◆ **Directions for this task**:
With nothing omitted, transcribe the entries exactly as written.

Stored data entries

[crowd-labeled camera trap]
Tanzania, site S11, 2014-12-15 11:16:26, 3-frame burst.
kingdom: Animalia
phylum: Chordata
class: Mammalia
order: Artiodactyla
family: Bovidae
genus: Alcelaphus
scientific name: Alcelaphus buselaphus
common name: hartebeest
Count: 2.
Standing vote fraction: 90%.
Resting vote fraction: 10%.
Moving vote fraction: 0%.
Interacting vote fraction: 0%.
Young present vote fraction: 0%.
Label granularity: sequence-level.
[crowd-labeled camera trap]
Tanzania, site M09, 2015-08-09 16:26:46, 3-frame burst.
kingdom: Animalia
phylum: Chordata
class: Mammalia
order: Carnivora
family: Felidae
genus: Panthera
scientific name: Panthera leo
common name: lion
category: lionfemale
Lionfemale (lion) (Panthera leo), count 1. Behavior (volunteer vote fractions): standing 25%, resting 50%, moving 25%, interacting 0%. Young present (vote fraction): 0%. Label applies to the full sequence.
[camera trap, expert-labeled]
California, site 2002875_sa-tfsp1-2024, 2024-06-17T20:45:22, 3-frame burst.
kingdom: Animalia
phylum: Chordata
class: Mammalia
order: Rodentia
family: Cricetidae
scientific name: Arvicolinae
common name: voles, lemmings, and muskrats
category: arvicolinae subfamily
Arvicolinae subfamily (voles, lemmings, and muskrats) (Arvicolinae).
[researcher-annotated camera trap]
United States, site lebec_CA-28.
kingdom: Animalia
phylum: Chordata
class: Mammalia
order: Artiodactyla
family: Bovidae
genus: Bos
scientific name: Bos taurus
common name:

◆ **Written response**:
[crowd-labeled camera trap]
Tanzania, site S11, 2014-12-15 11:16:26, 3-frame burst.
kingdom: Animalia
phylum: Chordata
class: Mammalia
order: Artiodactyla
family: Bovidae
genus: Alcelaphus
scientific name: Alcelaphus buselaphus
common name: hartebeest
Count: 2.
Standing vote fraction: 90%.
Resting vote fraction: 10%.
Moving vote fraction: 0%.
Interacting vote fraction: 0%.
Young present vote fraction: 0%.
Label granularity: sequence-level.
[crowd-labeled camera trap]
Tanzania, site M09, 2015-08-09 16:26:46, 3-frame burst.
kingdom: Animalia
phylum: Chordata
class: Mammalia
order: Carnivora
family: Felidae
genus: Panthera
scientific name: Panthera leo
common name: lion
category: lionfemale
Lionfemale (lion) (Panthera leo), count 1. Behavior (volunteer vote fractions): standing 25%, resting 50%, moving 25%, interacting 0%. Young present (vote fraction): 0%. Label applies to the full sequence.
[camera trap, expert-labeled]
California, site 2002875_sa-tfsp1-2024, 2024-06-17T20:45:22, 3-frame burst.
kingdom: Animalia
phylum: Chordata
class: Mammalia
order: Rodentia
family: Cricetidae
scientific name: Arvicolinae
common name: voles, lemmings, and muskrats
category: arvicolinae subfamily
Arvicolinae subfamily (voles, lemmings, and muskrats) (Arvicolinae).
[researcher-annotated camera trap]
United States, site lebec_CA-28.
kingdom: Animalia
phylum: Chordata
class: Mammalia
order: Artiodactyla
family: Bovidae
genus: Bos
scientific name: Bos taurus
common name:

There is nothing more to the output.